Ils sont passés à Stenay et arrivent du nord. Il va falloir faire face des deux côtés: le coup* sera dur. Notre régiment est envoyé pour mettre Montfaucon en état de défense. Pendant trois jours nous restons là-haut, à creuser des tranchées. Tout le monde est cantonné. Les provisions sont abondantes, la position nous paraît inexpugnable. Toutes ces circonstances favorables donnent du courage. Les hommes reprennent haleine: le soir ils chantent dans les rues. Ces trois jours à Montfaucon sont certes les meilleurs que nous ayons eus depuis près d'un mois.... J'ai un lit, avec des draps propres; nous avons reçu nos cantines, pu changer de linge… II semble que maintenant la victoire doive venir à nous…

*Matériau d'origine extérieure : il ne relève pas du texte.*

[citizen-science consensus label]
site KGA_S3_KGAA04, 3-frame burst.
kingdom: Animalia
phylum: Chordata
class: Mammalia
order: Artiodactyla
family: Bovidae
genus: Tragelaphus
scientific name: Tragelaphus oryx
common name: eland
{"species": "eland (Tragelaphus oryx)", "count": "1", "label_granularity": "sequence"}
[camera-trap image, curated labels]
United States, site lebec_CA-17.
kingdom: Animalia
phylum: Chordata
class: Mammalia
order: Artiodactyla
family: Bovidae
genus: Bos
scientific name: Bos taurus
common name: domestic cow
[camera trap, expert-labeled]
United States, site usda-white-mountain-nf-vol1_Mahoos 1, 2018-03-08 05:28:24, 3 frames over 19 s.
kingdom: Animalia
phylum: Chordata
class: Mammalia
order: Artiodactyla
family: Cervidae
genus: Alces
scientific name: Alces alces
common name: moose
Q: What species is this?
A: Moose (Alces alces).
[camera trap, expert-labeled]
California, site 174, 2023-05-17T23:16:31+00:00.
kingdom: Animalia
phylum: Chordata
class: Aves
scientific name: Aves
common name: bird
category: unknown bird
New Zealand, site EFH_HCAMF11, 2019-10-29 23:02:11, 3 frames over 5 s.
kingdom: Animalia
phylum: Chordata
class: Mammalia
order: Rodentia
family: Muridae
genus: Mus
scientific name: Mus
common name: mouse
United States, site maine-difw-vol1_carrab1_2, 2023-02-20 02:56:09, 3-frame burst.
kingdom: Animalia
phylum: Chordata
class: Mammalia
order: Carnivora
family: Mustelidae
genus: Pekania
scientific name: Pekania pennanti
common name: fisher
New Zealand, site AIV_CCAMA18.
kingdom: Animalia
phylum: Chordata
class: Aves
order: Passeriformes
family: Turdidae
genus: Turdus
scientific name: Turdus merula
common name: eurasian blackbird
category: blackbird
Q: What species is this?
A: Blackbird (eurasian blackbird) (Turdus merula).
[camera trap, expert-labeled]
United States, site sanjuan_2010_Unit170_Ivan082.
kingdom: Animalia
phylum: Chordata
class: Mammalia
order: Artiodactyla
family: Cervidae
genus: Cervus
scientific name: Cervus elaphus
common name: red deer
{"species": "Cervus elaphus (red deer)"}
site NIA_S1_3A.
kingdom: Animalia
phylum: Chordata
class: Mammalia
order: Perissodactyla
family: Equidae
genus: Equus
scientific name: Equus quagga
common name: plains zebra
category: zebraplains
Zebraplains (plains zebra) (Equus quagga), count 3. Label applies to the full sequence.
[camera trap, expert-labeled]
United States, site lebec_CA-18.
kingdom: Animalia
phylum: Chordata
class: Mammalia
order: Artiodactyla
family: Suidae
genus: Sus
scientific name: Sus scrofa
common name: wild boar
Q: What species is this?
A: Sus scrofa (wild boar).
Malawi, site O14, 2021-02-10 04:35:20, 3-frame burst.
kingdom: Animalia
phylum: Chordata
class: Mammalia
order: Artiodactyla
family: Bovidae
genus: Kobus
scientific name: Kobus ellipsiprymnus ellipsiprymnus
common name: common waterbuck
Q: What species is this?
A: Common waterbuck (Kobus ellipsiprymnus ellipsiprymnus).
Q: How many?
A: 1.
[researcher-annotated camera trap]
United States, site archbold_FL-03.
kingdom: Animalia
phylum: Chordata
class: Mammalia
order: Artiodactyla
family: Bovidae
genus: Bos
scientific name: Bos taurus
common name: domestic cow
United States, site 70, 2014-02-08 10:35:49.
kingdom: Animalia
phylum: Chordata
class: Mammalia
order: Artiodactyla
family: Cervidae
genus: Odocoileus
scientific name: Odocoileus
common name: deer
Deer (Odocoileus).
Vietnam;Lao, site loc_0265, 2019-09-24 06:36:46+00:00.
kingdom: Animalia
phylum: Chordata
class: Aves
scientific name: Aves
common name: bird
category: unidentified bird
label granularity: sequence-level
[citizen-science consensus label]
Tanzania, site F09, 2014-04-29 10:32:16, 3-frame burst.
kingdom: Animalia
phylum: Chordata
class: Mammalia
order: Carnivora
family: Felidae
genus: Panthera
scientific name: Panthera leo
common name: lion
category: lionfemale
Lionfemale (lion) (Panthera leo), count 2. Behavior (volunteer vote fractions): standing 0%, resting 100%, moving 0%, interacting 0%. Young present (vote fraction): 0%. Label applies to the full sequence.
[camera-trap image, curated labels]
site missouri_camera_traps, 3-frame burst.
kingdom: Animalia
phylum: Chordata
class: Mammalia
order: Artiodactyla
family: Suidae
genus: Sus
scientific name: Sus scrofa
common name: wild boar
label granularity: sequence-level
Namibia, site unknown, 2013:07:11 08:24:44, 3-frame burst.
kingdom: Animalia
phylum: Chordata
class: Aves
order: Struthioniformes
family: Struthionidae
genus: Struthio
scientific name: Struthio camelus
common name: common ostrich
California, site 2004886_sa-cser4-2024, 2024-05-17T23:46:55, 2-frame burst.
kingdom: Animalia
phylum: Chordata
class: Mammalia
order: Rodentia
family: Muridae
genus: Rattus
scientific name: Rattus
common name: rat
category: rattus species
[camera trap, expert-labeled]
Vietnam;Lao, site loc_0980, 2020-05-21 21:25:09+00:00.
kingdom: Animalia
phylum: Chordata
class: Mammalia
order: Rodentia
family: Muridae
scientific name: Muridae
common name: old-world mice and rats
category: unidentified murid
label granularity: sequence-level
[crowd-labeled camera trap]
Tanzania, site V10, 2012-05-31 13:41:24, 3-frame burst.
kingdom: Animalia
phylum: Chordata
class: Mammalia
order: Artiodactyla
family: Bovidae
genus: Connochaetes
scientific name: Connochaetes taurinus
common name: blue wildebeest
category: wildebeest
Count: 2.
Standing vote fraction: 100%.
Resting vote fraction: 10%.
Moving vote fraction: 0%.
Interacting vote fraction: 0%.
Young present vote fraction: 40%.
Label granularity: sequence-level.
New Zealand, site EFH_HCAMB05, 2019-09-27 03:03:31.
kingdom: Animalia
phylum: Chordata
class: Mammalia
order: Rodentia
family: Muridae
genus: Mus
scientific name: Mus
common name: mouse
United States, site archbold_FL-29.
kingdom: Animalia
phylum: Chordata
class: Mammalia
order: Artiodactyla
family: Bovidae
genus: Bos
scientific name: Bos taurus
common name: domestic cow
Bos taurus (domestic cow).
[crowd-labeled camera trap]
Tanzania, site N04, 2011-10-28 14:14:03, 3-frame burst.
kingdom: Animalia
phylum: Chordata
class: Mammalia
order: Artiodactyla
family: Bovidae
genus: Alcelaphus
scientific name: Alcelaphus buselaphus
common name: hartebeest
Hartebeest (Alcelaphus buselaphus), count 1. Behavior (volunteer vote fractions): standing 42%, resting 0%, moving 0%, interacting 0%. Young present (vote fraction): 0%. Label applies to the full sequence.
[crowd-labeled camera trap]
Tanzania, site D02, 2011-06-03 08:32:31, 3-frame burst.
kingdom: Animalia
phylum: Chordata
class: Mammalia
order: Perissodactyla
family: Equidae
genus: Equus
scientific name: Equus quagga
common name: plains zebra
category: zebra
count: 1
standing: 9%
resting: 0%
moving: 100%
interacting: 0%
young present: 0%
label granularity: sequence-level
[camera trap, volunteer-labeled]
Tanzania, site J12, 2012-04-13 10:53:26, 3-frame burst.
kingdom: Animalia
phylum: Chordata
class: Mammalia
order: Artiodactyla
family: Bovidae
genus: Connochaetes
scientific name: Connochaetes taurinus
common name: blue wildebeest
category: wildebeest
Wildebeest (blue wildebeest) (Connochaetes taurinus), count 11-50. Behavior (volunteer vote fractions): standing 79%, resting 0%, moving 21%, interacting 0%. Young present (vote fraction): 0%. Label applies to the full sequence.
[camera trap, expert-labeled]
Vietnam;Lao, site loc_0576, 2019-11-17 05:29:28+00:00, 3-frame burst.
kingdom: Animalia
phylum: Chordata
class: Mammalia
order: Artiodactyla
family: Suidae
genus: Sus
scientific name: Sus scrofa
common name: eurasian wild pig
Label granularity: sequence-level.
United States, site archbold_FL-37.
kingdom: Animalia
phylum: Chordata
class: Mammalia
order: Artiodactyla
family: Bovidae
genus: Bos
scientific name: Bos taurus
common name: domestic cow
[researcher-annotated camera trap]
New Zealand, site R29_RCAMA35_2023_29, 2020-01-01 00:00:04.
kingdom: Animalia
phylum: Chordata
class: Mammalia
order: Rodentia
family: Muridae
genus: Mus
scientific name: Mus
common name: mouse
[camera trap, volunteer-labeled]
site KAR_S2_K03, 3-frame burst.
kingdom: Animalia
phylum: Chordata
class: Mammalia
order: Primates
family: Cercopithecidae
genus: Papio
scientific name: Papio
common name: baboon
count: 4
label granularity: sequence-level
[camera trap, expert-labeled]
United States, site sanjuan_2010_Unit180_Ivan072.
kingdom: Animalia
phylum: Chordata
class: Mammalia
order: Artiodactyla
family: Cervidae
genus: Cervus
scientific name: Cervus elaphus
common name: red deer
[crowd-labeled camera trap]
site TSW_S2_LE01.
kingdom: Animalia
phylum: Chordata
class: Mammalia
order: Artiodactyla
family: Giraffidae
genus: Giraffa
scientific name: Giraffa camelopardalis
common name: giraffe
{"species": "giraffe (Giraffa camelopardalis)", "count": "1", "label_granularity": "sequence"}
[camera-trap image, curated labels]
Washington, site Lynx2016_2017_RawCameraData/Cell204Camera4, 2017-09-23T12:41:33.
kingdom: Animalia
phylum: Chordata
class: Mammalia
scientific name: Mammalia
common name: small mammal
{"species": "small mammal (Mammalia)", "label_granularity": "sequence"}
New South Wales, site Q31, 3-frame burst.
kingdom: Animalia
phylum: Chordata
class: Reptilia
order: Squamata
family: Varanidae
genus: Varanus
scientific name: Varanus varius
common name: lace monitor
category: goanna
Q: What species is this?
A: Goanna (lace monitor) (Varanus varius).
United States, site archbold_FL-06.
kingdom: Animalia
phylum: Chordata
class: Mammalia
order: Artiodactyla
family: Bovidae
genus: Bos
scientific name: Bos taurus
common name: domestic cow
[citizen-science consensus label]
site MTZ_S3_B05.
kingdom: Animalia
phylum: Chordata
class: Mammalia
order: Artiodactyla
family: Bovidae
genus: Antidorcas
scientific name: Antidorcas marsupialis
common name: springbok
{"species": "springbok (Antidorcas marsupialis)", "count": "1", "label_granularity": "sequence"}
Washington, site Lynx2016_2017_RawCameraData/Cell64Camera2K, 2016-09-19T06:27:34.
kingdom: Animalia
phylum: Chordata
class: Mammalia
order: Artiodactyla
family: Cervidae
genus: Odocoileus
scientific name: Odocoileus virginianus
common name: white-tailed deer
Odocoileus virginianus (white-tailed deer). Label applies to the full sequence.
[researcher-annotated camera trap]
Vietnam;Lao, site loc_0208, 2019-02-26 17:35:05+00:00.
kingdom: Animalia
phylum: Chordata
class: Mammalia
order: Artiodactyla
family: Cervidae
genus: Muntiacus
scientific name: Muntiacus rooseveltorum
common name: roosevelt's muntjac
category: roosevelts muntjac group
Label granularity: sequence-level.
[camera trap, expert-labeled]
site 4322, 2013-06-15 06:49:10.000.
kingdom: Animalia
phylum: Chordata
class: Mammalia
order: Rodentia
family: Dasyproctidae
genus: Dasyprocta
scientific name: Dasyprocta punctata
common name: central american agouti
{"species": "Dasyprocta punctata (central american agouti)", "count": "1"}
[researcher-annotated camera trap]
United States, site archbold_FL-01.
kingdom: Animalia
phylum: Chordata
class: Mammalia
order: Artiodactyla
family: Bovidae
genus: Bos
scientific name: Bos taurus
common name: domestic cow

Hélas! nous avons dû abandonner Montfaucon sans presque le défendre. Nous marchons vers l'Argonne et rapidement même. De l'autre côté des bois, des troupes ennemies descendent et menacent de nous couper au sud. H ne faut pas se laisser accrocher: il faut partir....

Comme d'habitude, nous formons l'arrière-garde. On marche sur Varennes, à travers la forêt. Cette fois encore, les Allemands semblent vouloir nous laisser nous retirer sans nous inquiéter. Mais non': voici des flocons blancs tout près. Leur artillerie légère a pris position derrière nous et ouvert le feu. Pour permettre à la colonne de s'écouler, nous faisons face à leur attaque et prenons résolument l'offensive.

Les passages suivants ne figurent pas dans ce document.